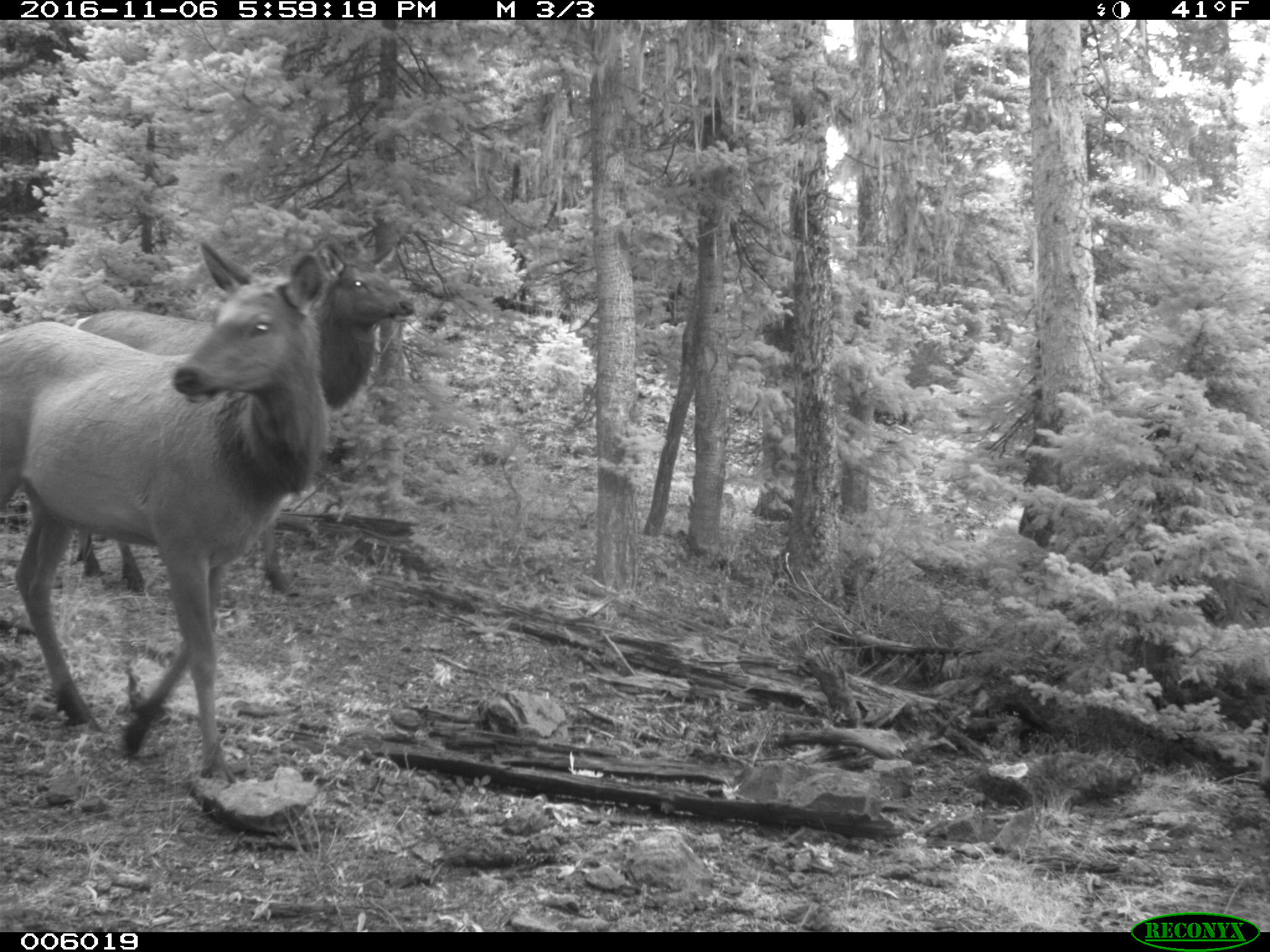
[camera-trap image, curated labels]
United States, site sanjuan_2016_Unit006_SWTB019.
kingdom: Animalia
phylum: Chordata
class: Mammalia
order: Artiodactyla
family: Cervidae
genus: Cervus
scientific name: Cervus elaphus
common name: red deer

● ● ● ● ●

What is required: Starting at the line that contains "order: Artiodactyla", copy each line through the last one in the records, exactly, and output nothing else.

Completed exercise:
order: Artiodactyla
family: Cervidae
genus: Cervus
scientific name: Cervus elaphus
common name: red deer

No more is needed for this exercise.